# [Extrait fourni]
Cahier de Douai, Rimbaud, 1870


Parcours : émancipations créatrices
EL « A une passante »

[Intro]
– Baudelaire = naît le 9 avril 1821 à Paris. Pensionnaire au collège Louis le Grand, il obtient
en 1837 et en 1838 des prix de vers latins et de discours français au concours général. Il
fréquente les Romantiques, mais les dettes qu'il contracte poussent sa famille à l'éloigner : il
séjourne alors à La Réunion ; de nombreux poèmes témoignent de l'influence de cette île. En
1848, il commence à traduire l’œuvre d'Edgar Allan Poe, tout en rédigeant des poèmes
(publiés dans des revues) et des critiques d'art.
– Les Fleurs du mal = recueil de cent poèmes publié en 1857, fait l'objet d'un procès : 6
poèmes doivent être supprimés. Il prépare alors la 2de édition des Fleurs du mal, publiée en
1861, dans laquelle figure notre poème. Ce recueil marque un accomplissement (celui du
romantisme et d'une certaine tradition poétique), mais produit surtout une profonde fracture
en introduisant la modernité dans la tradition lyrique occidentale.

# [Objectif 1]
Extrayez de la liste toutes les lignes qui contiennent le mot « centimetres ».

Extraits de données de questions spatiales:
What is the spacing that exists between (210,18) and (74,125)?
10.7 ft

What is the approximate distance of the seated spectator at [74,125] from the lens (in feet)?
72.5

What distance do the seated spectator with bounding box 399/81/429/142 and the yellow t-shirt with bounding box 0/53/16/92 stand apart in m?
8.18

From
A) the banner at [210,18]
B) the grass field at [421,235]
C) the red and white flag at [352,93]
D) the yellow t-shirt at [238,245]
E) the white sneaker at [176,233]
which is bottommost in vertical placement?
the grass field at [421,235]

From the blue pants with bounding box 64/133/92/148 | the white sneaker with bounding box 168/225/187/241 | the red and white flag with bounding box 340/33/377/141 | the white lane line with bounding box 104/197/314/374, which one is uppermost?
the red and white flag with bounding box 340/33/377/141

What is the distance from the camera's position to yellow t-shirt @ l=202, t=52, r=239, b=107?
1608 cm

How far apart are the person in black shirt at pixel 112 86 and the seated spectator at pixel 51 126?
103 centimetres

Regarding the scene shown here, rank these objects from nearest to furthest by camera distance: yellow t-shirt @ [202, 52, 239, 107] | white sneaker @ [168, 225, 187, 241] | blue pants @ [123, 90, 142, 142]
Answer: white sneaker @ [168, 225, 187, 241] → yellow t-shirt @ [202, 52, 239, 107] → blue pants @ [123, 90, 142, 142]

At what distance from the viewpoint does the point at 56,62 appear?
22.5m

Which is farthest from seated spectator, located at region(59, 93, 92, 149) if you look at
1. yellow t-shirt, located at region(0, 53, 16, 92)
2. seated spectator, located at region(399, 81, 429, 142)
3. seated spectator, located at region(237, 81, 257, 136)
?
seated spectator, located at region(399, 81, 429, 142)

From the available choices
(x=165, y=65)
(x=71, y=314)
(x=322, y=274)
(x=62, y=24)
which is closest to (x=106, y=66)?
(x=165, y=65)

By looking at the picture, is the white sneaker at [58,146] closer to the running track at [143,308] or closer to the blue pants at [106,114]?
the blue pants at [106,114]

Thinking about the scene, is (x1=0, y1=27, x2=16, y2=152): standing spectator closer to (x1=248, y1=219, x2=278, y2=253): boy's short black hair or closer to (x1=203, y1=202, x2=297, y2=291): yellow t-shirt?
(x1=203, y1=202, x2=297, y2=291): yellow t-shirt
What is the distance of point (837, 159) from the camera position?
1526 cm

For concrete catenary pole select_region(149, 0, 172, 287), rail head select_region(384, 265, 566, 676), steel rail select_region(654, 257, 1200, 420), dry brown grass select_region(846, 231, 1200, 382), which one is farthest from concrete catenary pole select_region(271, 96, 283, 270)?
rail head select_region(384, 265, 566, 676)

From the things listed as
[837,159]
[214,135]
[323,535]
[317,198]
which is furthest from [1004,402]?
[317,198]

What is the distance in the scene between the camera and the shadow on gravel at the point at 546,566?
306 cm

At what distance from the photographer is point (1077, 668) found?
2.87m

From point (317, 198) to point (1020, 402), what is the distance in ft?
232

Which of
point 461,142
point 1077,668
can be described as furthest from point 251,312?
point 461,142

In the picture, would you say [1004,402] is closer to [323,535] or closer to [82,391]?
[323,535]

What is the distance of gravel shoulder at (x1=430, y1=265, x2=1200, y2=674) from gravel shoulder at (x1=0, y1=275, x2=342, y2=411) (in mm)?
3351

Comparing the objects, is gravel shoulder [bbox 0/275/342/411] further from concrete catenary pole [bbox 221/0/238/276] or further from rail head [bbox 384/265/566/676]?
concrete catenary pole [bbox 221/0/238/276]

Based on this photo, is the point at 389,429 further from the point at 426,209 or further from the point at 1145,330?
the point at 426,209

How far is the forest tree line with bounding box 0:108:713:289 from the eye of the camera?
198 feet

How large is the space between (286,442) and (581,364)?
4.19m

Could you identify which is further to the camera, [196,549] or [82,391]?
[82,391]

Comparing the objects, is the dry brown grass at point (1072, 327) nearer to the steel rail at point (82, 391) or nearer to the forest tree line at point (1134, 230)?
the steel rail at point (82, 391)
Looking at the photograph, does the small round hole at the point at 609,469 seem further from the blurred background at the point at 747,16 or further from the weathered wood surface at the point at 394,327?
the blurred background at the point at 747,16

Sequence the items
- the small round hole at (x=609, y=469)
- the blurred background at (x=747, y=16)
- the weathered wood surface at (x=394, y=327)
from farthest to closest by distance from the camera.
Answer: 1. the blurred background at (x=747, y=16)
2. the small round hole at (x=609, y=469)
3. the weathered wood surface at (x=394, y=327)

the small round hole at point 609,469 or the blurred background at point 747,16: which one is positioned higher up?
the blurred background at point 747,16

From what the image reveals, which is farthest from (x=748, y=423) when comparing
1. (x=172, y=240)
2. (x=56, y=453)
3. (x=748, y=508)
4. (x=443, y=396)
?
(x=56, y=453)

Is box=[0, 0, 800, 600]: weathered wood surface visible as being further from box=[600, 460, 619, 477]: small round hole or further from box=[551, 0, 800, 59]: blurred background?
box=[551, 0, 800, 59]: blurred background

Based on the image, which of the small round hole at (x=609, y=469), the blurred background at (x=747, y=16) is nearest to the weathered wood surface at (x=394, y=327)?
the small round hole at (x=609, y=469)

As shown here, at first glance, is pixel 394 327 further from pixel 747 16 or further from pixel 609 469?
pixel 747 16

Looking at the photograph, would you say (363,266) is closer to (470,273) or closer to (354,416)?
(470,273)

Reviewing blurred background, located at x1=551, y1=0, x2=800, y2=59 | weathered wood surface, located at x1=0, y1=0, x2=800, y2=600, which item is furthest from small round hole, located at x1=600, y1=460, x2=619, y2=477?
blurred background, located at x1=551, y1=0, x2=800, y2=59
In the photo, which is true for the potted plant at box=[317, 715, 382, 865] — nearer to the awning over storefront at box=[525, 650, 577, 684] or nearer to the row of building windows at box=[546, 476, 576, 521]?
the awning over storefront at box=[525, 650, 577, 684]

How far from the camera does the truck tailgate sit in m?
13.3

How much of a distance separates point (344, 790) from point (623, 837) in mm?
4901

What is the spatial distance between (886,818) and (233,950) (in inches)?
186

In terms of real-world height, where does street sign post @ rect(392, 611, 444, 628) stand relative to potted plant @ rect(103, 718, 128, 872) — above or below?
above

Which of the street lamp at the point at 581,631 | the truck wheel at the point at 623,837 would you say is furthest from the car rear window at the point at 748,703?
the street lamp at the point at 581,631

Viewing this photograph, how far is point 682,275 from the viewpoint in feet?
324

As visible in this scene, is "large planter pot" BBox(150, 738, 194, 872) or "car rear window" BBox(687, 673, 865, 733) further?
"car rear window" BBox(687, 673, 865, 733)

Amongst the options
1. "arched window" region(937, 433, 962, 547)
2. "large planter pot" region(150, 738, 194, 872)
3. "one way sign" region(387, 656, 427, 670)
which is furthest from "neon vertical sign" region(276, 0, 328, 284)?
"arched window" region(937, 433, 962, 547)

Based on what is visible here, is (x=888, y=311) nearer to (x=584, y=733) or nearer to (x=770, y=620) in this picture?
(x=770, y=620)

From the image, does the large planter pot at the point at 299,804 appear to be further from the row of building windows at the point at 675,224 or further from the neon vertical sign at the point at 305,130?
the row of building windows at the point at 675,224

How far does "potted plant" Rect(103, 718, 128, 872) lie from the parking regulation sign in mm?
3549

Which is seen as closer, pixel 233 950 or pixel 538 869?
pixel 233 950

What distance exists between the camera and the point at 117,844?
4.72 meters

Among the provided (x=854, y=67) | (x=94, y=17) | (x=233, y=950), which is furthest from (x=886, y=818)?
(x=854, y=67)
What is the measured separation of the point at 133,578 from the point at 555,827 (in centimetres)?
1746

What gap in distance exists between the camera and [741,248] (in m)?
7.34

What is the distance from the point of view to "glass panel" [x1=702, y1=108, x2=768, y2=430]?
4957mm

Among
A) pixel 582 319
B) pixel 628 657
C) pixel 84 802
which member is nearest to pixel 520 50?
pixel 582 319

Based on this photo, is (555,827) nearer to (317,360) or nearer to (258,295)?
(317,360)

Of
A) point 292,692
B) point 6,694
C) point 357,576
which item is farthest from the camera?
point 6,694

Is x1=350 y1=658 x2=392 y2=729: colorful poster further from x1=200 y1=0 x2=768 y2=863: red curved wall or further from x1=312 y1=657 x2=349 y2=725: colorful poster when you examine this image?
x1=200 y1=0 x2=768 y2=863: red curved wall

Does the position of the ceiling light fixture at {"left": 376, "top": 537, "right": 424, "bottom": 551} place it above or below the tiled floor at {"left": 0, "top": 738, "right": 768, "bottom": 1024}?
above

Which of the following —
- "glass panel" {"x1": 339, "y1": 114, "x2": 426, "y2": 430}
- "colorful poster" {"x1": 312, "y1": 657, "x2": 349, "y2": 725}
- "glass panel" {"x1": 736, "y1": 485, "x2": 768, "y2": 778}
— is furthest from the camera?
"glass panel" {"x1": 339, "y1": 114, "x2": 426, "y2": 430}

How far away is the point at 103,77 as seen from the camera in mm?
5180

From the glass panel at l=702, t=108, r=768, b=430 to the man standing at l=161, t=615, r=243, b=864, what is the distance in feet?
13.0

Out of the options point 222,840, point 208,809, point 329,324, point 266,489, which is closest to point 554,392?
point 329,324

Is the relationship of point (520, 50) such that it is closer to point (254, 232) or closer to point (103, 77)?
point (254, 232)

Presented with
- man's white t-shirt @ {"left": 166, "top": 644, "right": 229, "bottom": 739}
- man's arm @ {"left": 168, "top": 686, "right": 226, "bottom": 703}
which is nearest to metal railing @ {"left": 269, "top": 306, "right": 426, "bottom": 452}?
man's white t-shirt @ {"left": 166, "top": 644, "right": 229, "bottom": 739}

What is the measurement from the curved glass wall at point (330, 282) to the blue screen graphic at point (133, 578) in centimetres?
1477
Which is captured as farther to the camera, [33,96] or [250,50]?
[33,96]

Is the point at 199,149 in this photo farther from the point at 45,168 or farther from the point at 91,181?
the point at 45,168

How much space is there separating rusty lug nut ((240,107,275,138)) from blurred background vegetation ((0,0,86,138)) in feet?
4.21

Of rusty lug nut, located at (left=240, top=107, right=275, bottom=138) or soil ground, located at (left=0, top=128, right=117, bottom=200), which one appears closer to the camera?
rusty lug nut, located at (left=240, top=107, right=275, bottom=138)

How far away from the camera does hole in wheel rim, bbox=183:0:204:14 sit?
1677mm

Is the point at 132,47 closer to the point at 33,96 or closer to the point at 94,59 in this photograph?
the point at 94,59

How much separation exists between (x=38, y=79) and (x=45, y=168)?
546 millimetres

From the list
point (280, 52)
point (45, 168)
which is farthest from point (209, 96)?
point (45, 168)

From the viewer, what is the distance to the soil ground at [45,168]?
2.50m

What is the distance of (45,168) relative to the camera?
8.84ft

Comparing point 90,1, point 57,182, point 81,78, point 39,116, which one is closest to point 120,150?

# [Objectif 2]
Pour chacune des affirmations suivantes, indiquez par oui ou par non si elle concorde avec l'extrait fourni, et citez les mots de l'extrait qui tranchent : (a) Baudelaire est né à Paris en 1821 ; (b) le procès a entraîné la suppression de dix poèmes ; (c) le poème étudié figure dans la première édition des Fleurs du mal.

# [Résultat 1]
103 centimetres
What is the measured separation of the point at 133,578 from the point at 555,827 (in centimetres)?
What is the measurement from the curved glass wall at point (330, 282) to the blue screen graphic at point (133, 578) in centimetres?

# [Résultat 2]
(a) Oui : « naît le 9 avril 1821 à Paris ».
(b) Non : « 6 poèmes doivent être supprimés ».
(c) Non : « la 2de édition des Fleurs du mal, publiée en 1861, dans laquelle figure notre poème ».